A team of parachutists won their "French Wings" when they swapped the grey clouds of West Yorkshire for sunnier skies above the Mediterranean coastline.

But the men from the Territorial Army's Fourth Battalion Parachute Regiment in Pudsey said jumping out of French aircraft was even more hair-raising than usual.

During the two-week exchange visit at a base in Caylus, near Toulouse in southern France, the Pudsey-based battalion undertook a series of exercises and jumps.

However, they found that the French parachutists did things a little differently from the RAF. Speaking from Toulose, parachutist Paul Devine, 28, said: "When we fly with the RAF, when the bell rings in the plane then an officer there pushes us out one at a time in sequence. Over here, when the bell rings there is a mad rush for the door and it's every man for himself. It seems pretty dangerous."

But the Pudsey squadron made a lot of new friends on the trip.

"We have been getting on really well. I have been really surprised," said John Hudson, 18, from Allerton, Bradford.

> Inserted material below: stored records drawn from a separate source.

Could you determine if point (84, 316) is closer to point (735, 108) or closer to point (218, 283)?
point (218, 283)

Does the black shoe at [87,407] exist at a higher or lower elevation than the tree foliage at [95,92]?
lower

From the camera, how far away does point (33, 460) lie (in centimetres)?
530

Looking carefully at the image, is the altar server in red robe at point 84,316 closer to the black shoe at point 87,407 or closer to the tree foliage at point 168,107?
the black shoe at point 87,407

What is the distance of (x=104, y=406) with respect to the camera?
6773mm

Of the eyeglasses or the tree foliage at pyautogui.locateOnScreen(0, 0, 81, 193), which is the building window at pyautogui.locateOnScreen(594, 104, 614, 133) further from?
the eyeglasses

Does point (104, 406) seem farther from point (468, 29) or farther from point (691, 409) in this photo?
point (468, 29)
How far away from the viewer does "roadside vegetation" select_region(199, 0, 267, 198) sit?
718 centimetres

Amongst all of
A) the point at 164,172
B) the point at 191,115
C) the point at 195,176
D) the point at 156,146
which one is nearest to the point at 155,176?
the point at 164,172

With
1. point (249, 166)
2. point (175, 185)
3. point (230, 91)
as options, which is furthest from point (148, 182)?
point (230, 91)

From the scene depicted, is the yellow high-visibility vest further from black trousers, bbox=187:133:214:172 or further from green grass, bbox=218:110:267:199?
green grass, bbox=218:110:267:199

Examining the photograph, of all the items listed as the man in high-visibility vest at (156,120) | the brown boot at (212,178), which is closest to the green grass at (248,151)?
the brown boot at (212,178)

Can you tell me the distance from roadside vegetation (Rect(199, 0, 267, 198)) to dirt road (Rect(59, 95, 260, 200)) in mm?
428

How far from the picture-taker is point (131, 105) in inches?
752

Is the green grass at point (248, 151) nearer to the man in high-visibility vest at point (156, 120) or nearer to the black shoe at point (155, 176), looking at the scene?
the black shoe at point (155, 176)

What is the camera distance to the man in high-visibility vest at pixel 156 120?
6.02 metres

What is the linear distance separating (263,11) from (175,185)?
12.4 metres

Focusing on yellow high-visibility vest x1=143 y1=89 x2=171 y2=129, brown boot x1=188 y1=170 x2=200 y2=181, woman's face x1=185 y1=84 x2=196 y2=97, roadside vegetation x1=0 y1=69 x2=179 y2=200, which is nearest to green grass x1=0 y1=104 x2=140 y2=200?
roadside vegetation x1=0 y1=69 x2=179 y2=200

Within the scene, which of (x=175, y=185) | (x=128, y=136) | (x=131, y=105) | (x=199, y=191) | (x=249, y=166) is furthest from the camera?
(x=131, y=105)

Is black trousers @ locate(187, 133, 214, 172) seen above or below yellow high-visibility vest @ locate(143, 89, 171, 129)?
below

"I have been doing my best to try to speak as much French as I can."

He was delighted to win his "French Wings", the badges that French parachutists wear on the sleeves of their outfits.

Captain Bruce Radbourne, agreed that the exchange visit - which will see the French return to England later this month - had been "an excellent success".

He said: "The French have looked after us very well. It is nice that we all got on with each other.

"Some of the lads have found it an eye-opening experience to see how the French operate but they have a different culture to us. That is what we have come over here to see."

"But we have always thought that the RAF were the best in the world."